Dennoch steht und fällt in diesem Drama alles mit Laure Calamy. Sie ist in jeder Szene zu sehen und trägt den Film scheinbar mühelos. Calamy spielt eine Frau, die gelernt hat, gute Miene zum kapitalistischen Spiel zu machen. Wie ausweglos die Situation auch sein mag, ein ums andere Mal setzt Julie ihr umwerfendes Lächeln auf und marschiert unbeirrt weiter. Wie sehr sie sich dabei selbst verliert, vergisst und vernachlässigt, veranschaulichen kleine Momente, die leicht zu übersehen sind. Ein entspanntes Verschnaufen in einem warmen Bad, bevor der von Albträumen geplagte Sohn an der Wanne steht und Julie zurück in den Alltagsstress holt. Ein schüchterner Kuss, den sie einem flüchtigen Bekannten aufdrückt, bevor ihr Gesichtsausdruck offenbart, wie lange sie schon nicht mehr geküsst worden ist.

Laure Calamy, die leider viel zu selten für Hauptrollen besetzt wird, benötigt unglaublich wenig, um diese Gefühle nonverbal zu vermitteln. Und das ist großartig. Bei den 78. Filmfestspielen von Venedig, wo Julie in der Sektion Orizonti lief, gewann Calamy den Preis als beste Darstellerin. Gravel wurde als bester Regisseur ausgezeichnet.

Sein Drama über eine alleinerziehende Mutter am Rande des Nervenzusammenbruchs hätte auch ganz anders ausgehen können. Mehrfach deutet Gravel ein tragisches Ende an, entscheidet sich letztlich aber für ein im wahrsten Wortsinn erhebendes. Zusammen mit Julie atmen auch wir Zuschauenden endlich auf.
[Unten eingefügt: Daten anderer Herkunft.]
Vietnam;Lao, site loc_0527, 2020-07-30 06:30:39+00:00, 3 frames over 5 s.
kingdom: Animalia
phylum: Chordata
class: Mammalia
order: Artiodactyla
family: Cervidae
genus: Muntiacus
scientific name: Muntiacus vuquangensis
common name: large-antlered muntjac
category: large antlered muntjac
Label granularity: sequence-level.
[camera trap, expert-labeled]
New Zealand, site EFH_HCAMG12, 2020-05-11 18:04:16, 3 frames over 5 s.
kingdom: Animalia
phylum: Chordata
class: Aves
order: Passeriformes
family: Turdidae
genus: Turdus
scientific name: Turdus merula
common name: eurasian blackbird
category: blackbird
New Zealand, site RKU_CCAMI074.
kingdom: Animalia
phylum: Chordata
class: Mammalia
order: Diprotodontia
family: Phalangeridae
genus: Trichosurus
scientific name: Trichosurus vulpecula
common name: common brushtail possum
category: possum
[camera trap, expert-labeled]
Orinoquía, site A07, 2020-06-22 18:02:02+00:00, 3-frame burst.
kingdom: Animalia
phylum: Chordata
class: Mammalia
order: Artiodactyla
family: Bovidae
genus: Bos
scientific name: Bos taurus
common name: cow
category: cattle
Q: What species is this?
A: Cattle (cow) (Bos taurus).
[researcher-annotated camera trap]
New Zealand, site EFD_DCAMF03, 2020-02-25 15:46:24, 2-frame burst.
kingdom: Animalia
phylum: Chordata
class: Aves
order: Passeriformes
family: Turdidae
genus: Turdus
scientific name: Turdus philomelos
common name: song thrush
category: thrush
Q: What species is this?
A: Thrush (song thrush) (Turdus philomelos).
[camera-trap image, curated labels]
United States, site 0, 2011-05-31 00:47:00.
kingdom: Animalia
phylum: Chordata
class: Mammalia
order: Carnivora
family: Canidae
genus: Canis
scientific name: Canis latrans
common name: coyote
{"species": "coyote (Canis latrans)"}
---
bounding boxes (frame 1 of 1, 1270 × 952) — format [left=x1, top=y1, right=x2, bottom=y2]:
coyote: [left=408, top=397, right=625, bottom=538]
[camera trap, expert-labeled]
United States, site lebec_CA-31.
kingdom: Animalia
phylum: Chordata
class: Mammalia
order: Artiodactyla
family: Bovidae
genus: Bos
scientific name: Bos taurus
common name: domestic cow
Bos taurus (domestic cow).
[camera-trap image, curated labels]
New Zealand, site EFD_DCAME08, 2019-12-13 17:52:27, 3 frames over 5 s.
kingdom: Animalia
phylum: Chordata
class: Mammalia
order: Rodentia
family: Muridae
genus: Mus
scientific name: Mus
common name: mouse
Julie - Eine Frau gibt nicht auf (2021)

Eine Frau unter Strom. Nach der Trennung von ihrem Mann ist Julie in einen Pariser Vorort gezogen, wo sie sich alleine um ihre beiden Kinder kümmert. Jeden Tag bringt sie beide zu einer älteren Nanny und fährt danach nach Paris, wo sie einen stressigen Job als Zimmermädchen in einem Luxushotel hat. Als ein Streik ausbricht, fällt der öffentliche Verkehr ständig aus, was das Pendeln zwischen Wohnort und Arbeitsplatz erheblich erschwert. Als Julie sich zudem noch für einen anderen Job in der Stadt bewirbt, gerät sie in einen Marathon zwischen elterlicher Fürsorge und Trouble-Shooting, der sie an den Rand ihrer Kräfte und ihre berufliche wie private Existenz in Gefahr bringt.